This is the first installment of a ten part poetry/prose series I wrote a few months ago titled Hours. I wrote the series over the course of one night into the next morning as a project. Each individual part is titled according to the time at which I began writing the piece and makes for a kind of documentation of my thought process throughout the night. And after much editing, here it is.
Full disclosure: I did not write continuously during that night. There were plenty of breaks for walks, music, YouTube, and, of course, food. 🙂
I hope you enjoy reading each new installment and possibly catch the inspiration to try this for yourself. It was certainly an interesting exercise.
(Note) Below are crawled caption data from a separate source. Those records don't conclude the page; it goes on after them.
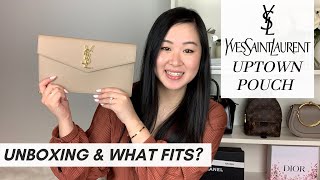 YSL UPTOWN POUCH IN DARK BEIGE, UNBOXING, FIRST IMPRESSIONS & WHAT FITS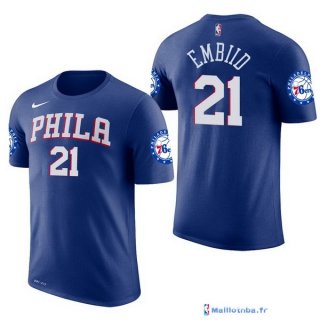 Maillot Manche Courte Philadelphia Sixers Joel Embiid 21 Bleu 2017/18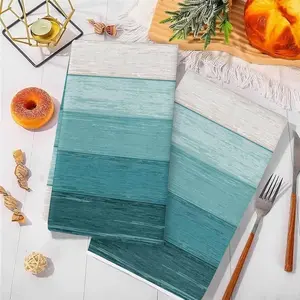 2pcs 23.6x15.7 In Ultra-Soft Turquoise Ombre Kitchen Towels - Quick-Dry Machine Washable Dish & Hand Towels For Home Decor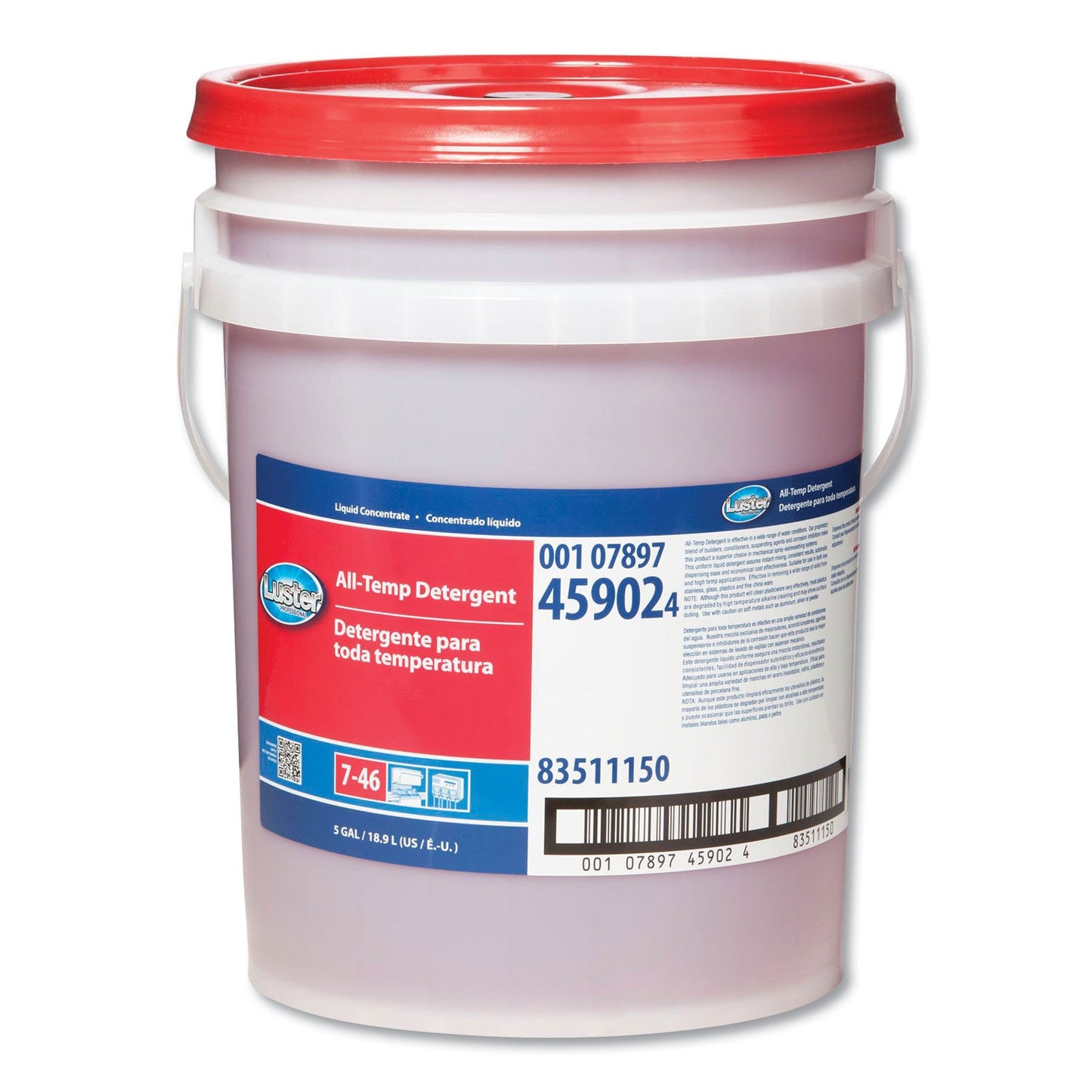 Luster Professional All-Temp Detergent, Mild Scent, 5 gal Pail (PPL45902)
There was some piece of writing advice I read somewhere that urged, “Write what you fear the most.” I’ve always assumed this simply meant to write in such a way as to be transparent. Honesty has never been much of an issue for me. It’s how I was raised. Well, withholding information isn’t really lying. Story-telling is lying, right?
I’ve always appreciated the complexities of a good story. There has to be a balance of truth and falsehood. Too much truth results in mundane and trite reports; too much fabrication and it becomes unrelateable, valueless. Yet it remains a mixing of dirty water with pure water. Pour the pure water into the dirty and it’s still dirty; pour even a drop of dirty water into the pure, and it’s wholly tainted.
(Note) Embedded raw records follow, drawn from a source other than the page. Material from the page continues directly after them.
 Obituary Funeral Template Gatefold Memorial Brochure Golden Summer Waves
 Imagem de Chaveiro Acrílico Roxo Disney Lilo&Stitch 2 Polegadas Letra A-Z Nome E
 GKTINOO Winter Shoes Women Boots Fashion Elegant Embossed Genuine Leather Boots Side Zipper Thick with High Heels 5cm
In a way, I’m learning to lie effectively in my studies, convincingly. I’m practicing weaving these two strands into an enveloping blanket held suspended between chair backs in your childhood bedroom, a fort set in another universe.
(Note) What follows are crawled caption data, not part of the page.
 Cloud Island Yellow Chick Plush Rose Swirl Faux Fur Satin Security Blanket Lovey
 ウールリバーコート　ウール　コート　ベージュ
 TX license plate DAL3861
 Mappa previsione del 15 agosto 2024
I also read somewhere that “a writer is a whole world trapped inside a single person.” How much of that world did I write? The saying goes we humans have a story we tell ourselves about ourselves in order to make sense of everything: what we’ve experienced, what’s been done to us, who we are…and hope to be.
So, “write what [I] fear most…” How good am I getting at this story-telling thing? How tightly woven is the canopy of my universe fort? I’m afraid I’ve cast myself as the protagonist to cover up my antagonism. But an antagonist doesn’t have to be wrong, right? It’s just the other side, an opposition, not necessarily bad. Right?